▶ _What needs to be done_
Reading the records beneath this task, work out how many lines contain the word "түскен" and reply with only that number.

▶ _Input material_
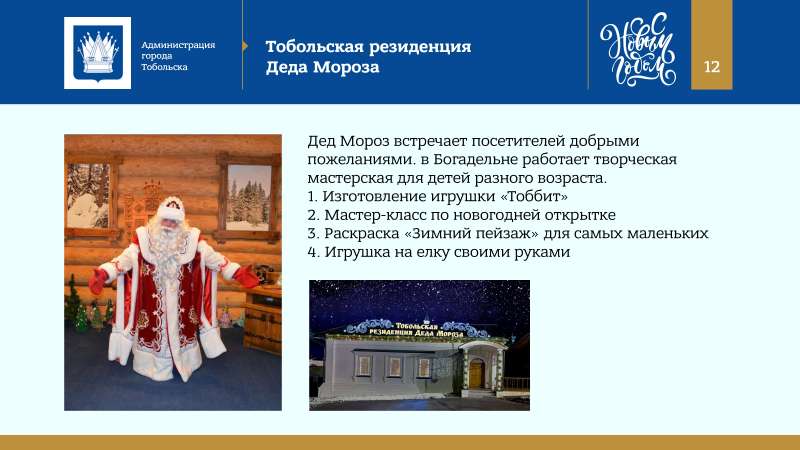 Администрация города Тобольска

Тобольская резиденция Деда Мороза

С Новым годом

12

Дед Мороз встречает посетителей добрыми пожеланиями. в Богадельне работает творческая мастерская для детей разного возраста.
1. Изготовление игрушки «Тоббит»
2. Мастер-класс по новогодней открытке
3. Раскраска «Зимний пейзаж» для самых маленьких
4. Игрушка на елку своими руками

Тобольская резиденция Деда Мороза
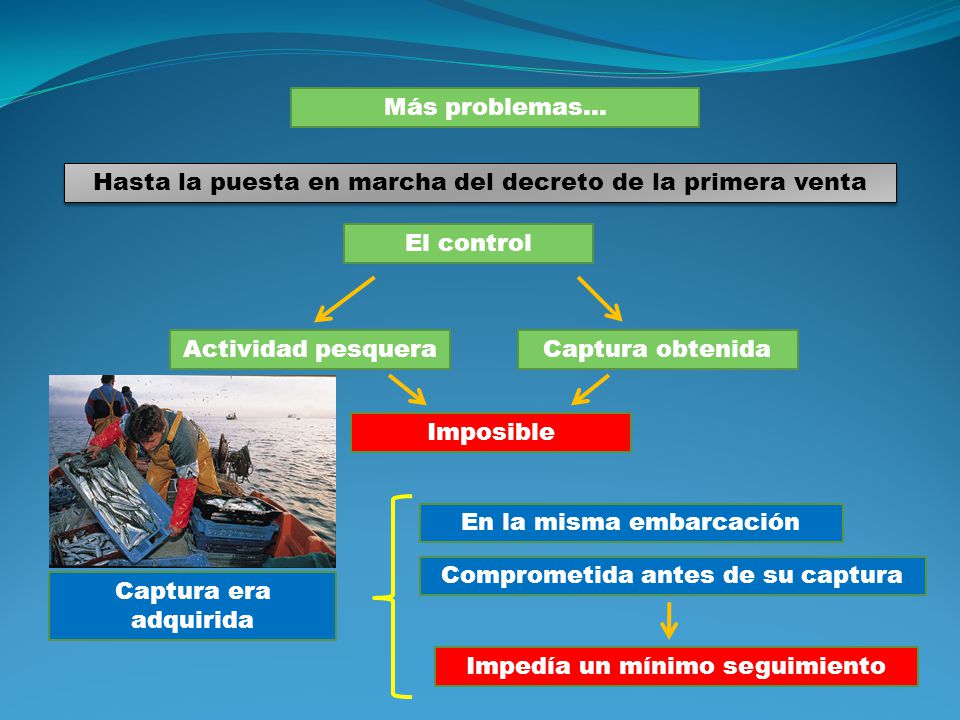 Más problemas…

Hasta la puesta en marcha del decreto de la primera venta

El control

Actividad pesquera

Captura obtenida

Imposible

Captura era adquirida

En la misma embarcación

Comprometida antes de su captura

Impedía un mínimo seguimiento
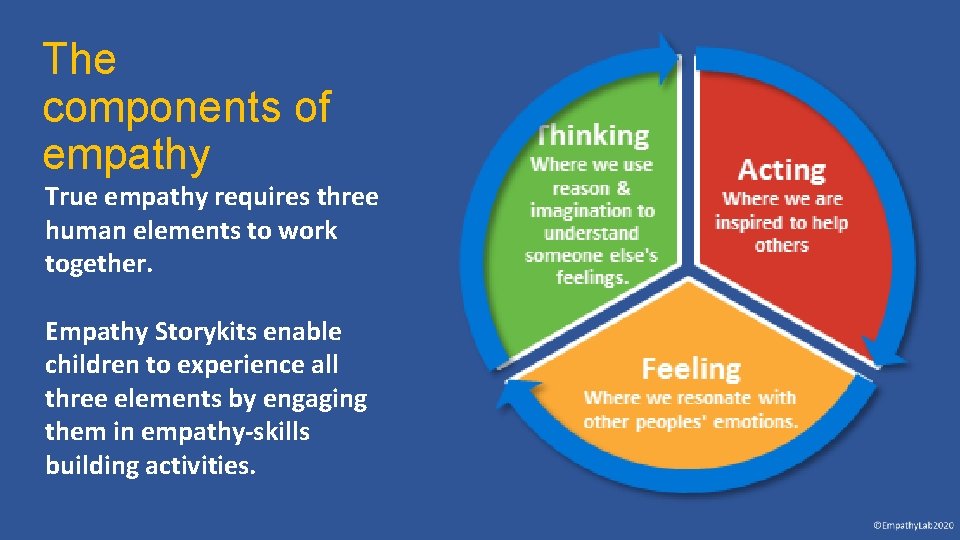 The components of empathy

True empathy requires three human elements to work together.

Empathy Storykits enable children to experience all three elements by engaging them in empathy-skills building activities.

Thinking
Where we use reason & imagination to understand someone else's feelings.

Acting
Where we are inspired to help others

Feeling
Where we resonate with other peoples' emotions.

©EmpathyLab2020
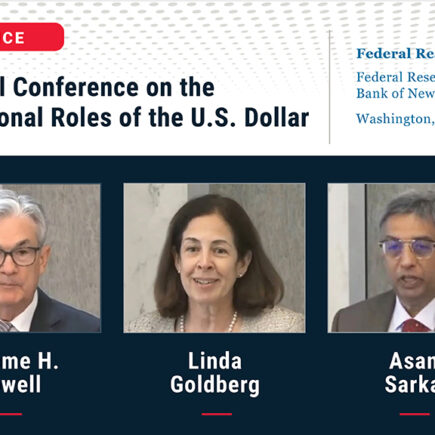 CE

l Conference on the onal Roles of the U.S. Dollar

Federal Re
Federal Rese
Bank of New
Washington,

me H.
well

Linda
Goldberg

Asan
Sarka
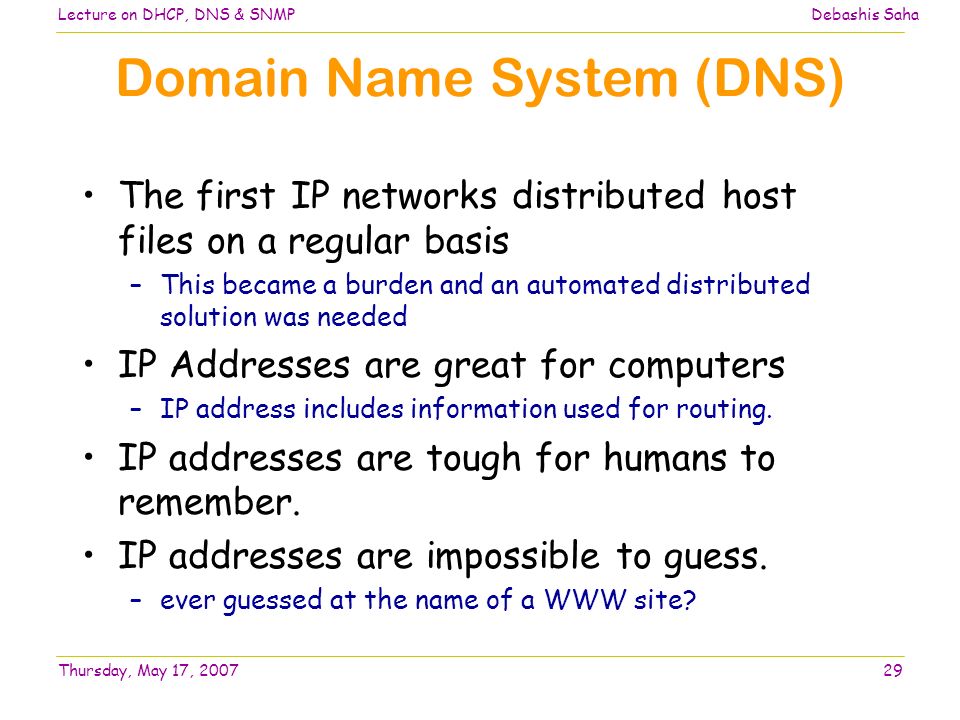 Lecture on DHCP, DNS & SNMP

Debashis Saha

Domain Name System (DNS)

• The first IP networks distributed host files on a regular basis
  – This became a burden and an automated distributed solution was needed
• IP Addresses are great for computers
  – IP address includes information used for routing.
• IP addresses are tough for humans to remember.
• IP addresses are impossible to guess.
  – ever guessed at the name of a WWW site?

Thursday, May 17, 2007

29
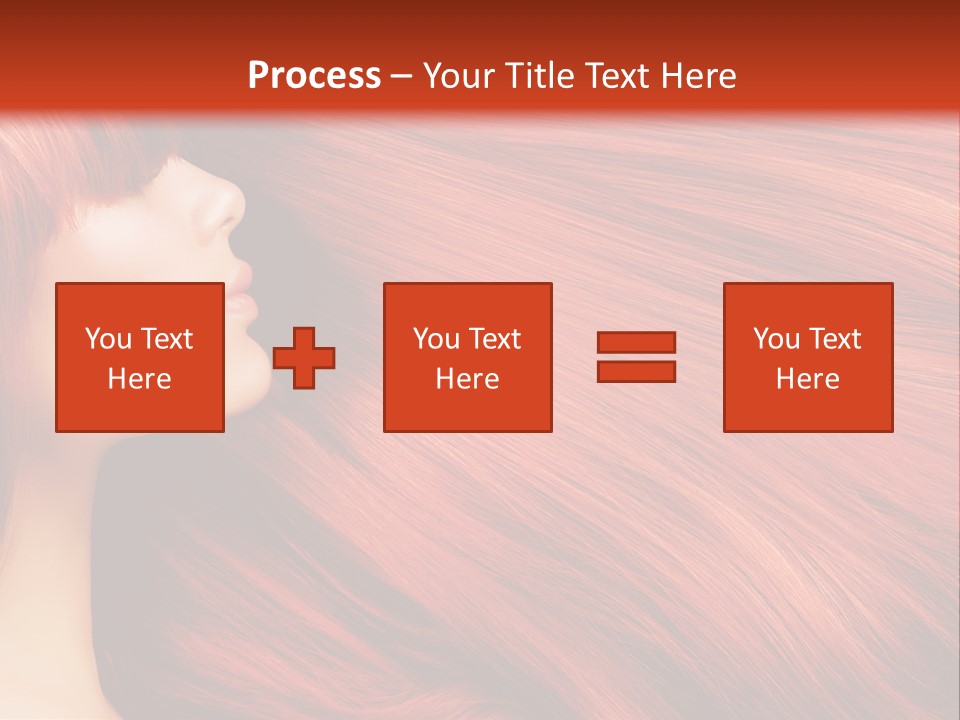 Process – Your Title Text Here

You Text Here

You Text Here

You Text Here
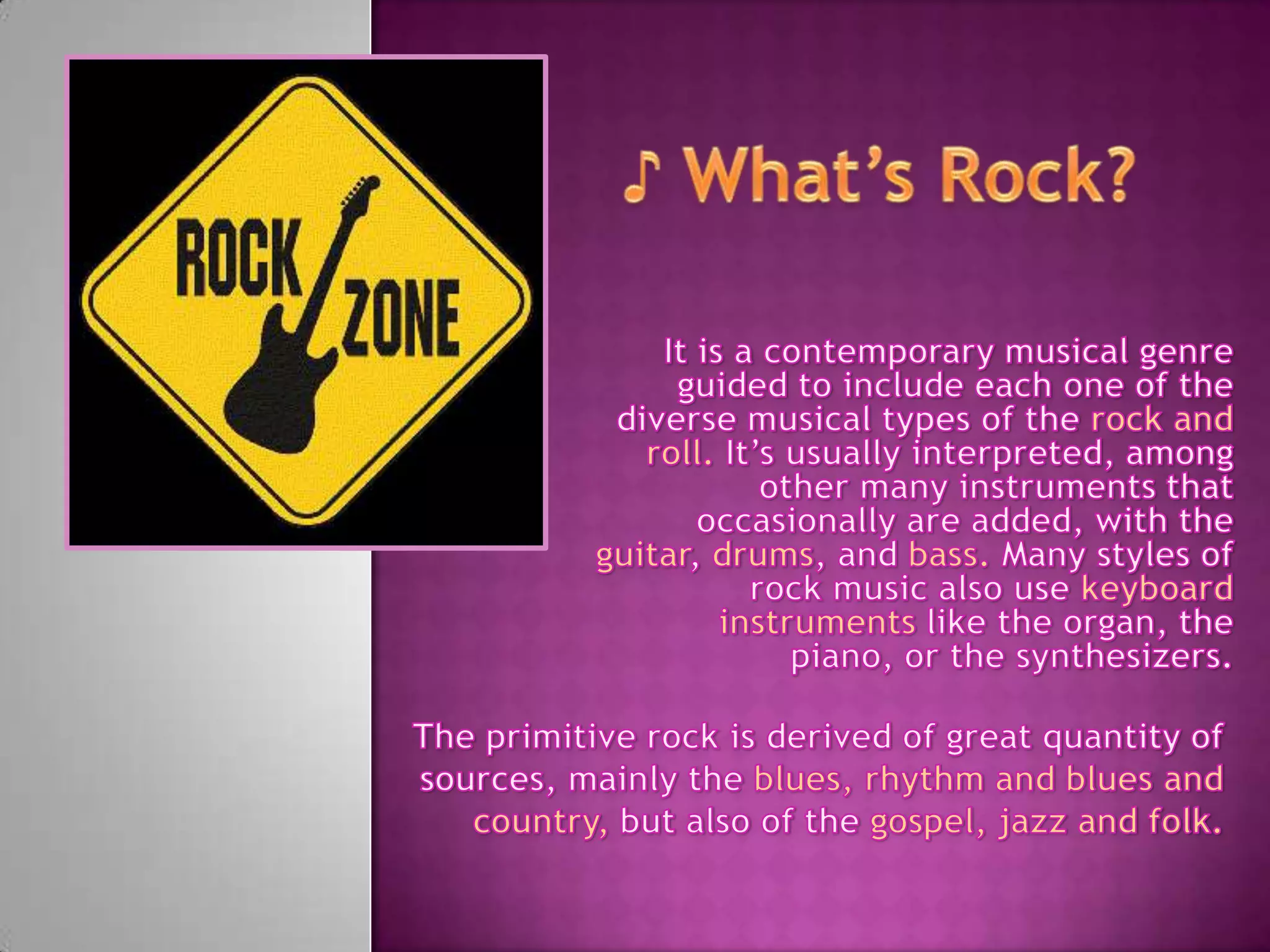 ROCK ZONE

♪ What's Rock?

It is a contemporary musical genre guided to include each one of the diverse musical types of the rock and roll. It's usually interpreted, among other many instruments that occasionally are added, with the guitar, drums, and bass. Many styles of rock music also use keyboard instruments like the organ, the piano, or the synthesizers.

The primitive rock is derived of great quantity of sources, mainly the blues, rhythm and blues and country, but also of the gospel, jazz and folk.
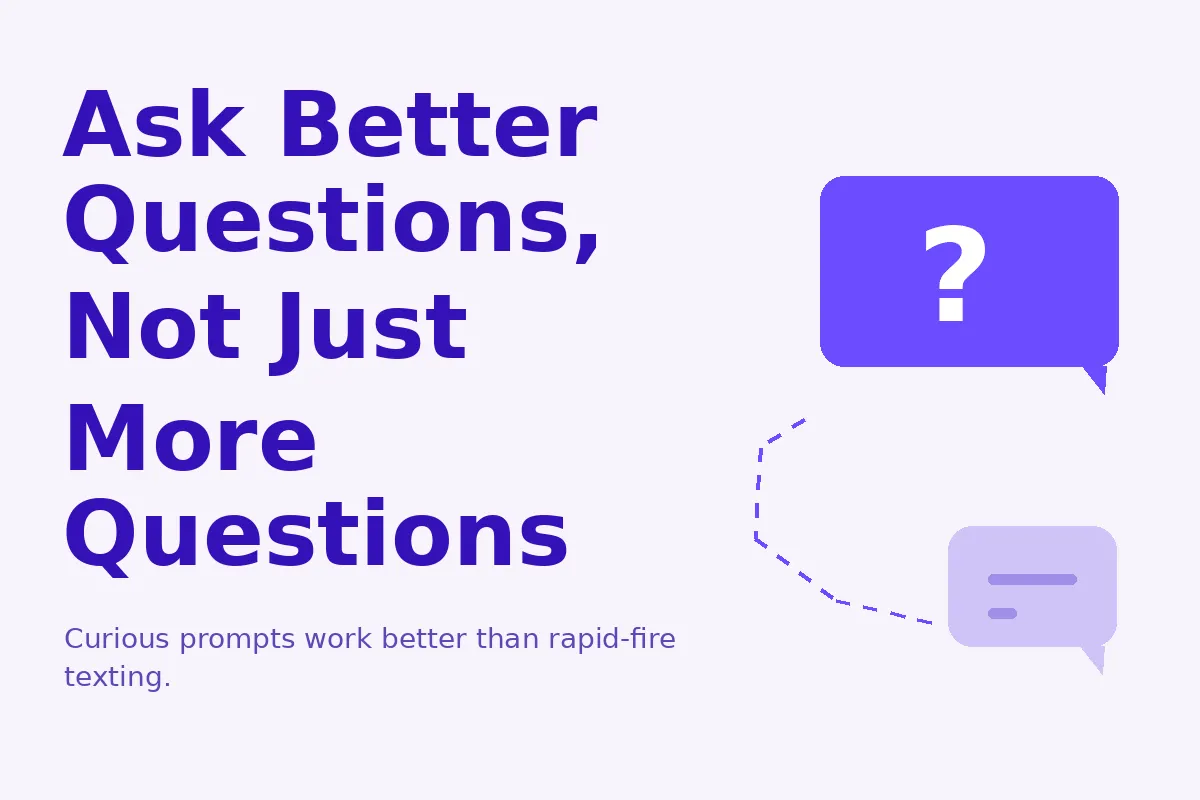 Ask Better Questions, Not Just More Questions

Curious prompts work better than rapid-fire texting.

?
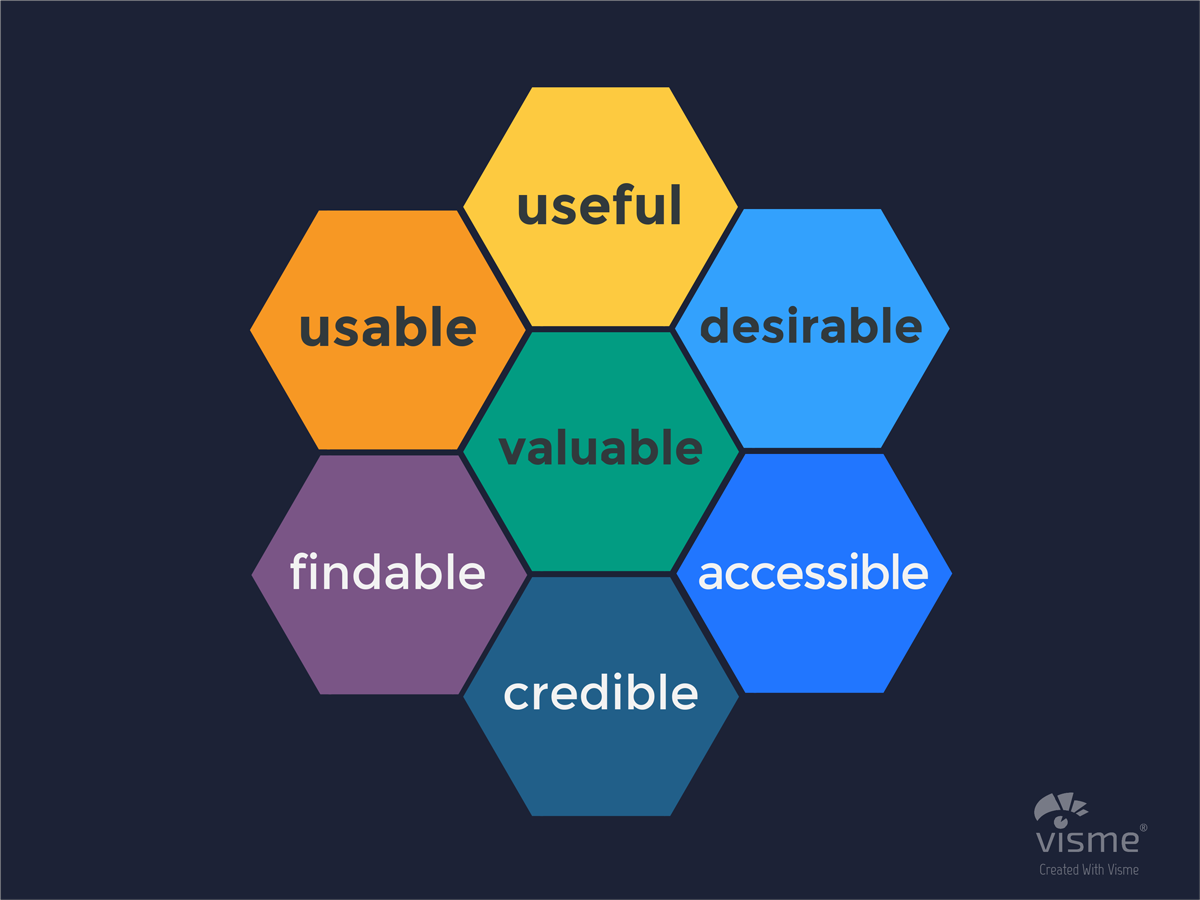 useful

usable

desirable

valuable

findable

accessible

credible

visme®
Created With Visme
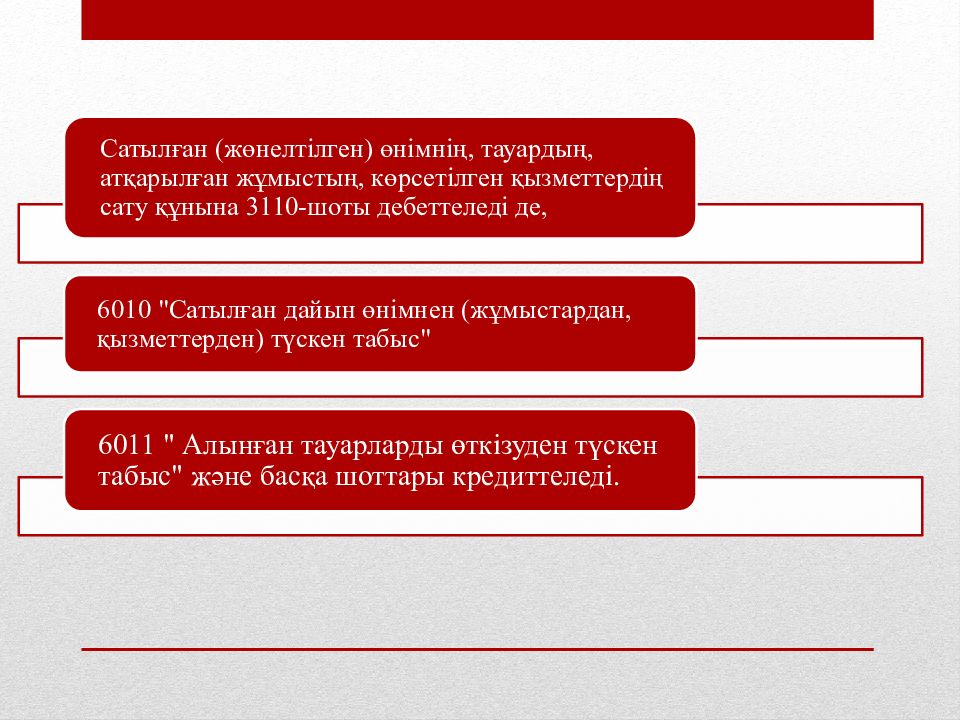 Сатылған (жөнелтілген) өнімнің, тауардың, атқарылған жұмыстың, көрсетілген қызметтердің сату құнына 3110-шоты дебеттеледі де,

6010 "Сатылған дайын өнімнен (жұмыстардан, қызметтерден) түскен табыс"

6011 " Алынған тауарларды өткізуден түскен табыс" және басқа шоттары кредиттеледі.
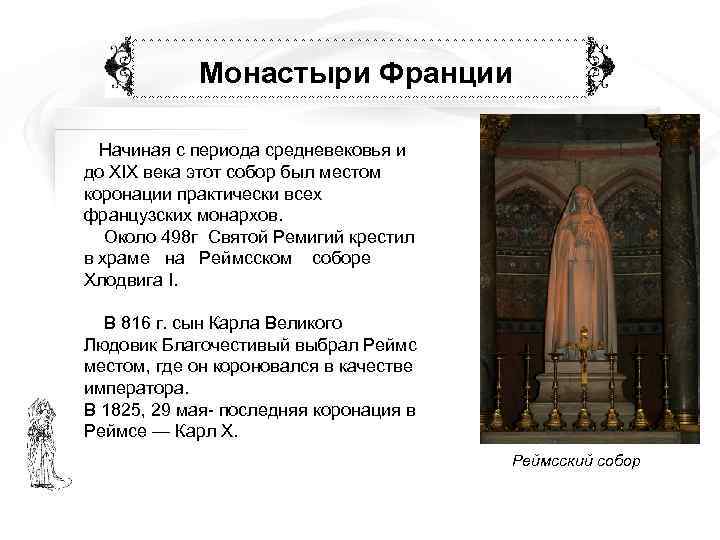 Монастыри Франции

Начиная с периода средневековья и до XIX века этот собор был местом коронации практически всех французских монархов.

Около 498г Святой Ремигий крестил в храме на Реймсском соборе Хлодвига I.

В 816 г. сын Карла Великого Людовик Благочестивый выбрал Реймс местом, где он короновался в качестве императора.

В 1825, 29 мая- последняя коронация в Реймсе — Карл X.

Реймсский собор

▶ _Result_
2